The next honoree was David Grant, a professor of chemistry and a pioneer in the use of powerful magnetic devices and a process called nuclear magnetic resonance spectrometry. Grant is also a recipient of the U’s most prestigious award, the Rosenblatt Prize for Excellence.

Charlie Monfort, founding owner, chairman and CEO of the Colorado Rockies baseball team, was also an honored alumnus. Monfort serves on the board of directors for the Special Olympics The baseball team he oversees made it to the World Series for the first time in fall of 2007.

During the dinner celebration, U President Michael Young awarded the 2008-2009 full tuition Founders Day Scholarship to Lynette Avril, who is a doctoral candidate in the educational psychology program. Members of the U Alumni Association chose recipients for the Distinguished Alumni Award and the Founders Day Scholarship.

“She’s one of the very few students we’ve admitted without a master’s degree because her record was truly so superior,” Young said.
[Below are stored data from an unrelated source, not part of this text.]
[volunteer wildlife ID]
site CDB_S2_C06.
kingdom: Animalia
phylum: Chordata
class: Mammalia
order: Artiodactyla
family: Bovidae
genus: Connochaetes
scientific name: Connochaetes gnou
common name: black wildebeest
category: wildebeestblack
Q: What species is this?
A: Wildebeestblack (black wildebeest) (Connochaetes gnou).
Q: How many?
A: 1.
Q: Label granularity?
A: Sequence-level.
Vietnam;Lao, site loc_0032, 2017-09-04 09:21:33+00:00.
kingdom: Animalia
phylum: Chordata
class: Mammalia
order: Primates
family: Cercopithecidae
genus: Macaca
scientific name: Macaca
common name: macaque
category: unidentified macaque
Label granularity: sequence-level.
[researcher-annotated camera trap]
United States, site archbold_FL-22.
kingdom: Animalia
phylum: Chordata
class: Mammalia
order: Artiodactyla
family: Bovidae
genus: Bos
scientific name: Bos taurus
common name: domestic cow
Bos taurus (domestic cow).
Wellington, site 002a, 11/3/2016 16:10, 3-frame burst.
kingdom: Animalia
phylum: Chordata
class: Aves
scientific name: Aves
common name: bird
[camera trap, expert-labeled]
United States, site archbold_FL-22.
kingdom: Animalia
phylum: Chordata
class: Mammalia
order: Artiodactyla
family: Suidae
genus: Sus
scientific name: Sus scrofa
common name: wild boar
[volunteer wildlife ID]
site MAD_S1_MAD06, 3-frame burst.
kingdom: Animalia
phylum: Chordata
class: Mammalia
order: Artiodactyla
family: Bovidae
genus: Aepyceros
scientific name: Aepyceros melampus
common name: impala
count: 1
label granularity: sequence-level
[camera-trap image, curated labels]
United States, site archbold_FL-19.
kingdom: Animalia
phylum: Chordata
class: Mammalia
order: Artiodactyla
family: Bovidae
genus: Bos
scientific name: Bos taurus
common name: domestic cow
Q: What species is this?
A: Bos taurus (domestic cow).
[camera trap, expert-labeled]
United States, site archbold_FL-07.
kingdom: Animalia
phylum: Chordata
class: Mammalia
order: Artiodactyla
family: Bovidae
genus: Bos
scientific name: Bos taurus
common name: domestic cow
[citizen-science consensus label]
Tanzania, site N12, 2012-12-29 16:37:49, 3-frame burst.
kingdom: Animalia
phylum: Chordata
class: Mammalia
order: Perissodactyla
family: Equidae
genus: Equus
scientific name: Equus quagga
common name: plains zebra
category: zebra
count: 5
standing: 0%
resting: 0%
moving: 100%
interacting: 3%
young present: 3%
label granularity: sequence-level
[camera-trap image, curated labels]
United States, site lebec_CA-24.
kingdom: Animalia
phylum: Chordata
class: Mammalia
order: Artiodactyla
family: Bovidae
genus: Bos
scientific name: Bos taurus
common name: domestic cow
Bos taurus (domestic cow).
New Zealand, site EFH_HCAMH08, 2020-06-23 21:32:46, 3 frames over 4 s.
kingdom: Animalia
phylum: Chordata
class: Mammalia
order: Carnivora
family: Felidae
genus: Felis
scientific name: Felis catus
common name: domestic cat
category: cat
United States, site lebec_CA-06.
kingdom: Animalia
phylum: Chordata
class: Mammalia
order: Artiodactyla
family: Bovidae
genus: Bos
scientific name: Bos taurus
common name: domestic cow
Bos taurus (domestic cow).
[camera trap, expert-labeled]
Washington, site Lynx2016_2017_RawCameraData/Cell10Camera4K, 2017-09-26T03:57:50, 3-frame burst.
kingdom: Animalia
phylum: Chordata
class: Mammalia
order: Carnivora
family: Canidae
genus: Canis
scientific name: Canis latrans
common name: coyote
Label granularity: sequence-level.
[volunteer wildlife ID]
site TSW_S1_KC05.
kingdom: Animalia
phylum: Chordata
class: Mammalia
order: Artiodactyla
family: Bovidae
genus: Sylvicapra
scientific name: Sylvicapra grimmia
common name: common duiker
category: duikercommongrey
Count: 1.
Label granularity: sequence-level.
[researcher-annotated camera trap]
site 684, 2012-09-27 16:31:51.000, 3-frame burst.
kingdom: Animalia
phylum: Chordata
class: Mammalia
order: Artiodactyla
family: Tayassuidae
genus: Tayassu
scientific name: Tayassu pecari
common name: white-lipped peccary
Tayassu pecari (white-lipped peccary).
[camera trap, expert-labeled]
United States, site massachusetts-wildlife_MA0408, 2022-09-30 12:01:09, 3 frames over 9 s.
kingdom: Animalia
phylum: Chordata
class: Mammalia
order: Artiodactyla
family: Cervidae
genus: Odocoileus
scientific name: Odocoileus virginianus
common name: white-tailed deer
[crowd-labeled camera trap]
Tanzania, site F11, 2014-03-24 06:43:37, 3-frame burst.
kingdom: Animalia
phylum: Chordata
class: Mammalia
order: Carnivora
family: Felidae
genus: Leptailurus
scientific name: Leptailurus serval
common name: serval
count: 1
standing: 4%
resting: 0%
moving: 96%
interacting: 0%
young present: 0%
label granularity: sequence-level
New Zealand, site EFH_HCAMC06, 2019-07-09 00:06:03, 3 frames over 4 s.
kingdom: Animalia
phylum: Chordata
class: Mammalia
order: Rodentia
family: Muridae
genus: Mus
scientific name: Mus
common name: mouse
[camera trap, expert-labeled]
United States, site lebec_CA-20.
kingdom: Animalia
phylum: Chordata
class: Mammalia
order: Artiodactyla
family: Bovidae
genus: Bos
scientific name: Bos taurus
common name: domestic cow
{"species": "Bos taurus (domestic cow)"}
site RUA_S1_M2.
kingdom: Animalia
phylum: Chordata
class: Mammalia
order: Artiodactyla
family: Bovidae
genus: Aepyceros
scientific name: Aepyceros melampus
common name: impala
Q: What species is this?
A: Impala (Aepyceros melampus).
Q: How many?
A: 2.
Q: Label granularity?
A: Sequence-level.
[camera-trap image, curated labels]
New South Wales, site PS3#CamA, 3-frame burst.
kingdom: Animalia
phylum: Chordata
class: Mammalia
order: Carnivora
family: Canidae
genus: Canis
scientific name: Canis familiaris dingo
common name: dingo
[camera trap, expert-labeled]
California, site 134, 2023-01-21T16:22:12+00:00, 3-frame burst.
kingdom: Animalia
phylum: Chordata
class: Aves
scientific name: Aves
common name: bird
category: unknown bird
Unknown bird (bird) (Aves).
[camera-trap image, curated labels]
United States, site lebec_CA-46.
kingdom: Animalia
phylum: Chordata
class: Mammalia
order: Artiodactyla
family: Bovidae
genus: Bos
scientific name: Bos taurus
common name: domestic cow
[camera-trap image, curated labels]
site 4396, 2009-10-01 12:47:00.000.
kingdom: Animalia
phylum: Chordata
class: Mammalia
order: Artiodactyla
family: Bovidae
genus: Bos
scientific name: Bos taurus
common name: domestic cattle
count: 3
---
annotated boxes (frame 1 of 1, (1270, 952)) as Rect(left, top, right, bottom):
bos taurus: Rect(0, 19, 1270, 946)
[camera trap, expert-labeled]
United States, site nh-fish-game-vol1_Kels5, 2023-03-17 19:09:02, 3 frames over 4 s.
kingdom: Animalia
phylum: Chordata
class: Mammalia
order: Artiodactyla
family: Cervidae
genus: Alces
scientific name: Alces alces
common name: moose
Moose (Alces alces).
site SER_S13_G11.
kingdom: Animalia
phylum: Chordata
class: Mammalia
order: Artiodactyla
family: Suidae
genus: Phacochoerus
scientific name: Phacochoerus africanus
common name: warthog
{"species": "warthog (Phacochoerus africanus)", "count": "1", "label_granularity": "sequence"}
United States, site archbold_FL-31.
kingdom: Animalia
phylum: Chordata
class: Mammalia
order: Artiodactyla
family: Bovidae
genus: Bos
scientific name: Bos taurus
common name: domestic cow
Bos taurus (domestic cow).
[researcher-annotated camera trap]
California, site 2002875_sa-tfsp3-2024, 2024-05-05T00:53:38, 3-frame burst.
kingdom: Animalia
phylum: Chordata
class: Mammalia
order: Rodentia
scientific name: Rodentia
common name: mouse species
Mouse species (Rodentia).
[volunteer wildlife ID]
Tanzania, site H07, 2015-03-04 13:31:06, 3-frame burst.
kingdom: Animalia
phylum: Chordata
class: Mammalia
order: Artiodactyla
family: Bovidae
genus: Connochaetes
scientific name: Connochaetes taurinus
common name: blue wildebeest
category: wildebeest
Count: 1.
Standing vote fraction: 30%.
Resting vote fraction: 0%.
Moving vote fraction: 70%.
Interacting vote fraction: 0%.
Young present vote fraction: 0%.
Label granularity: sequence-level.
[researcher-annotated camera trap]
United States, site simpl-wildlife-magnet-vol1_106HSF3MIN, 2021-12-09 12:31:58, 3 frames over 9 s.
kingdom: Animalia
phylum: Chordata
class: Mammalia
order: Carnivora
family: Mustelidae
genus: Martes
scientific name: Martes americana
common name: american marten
Avril got her bachelor’s degree from Westminster College and made the dean’s list all four years while working full time. Her thesis will focus on post-traumatic stress disorder, which her father suffered from before taking his life after being in and out of Veterans Affairs hospitals for more than 15 years. Now Avril has dedicated herself to helping veterans with the affliction.

“What’s wonderful about this evening is an opportunity for us to listen to some people and learn about some people who have taken their education as an opportunity and done truly remarkable things with us, things that make us proud, things that as a university make us realize that by the students that come out of our university we can make the world a better place,” Young said.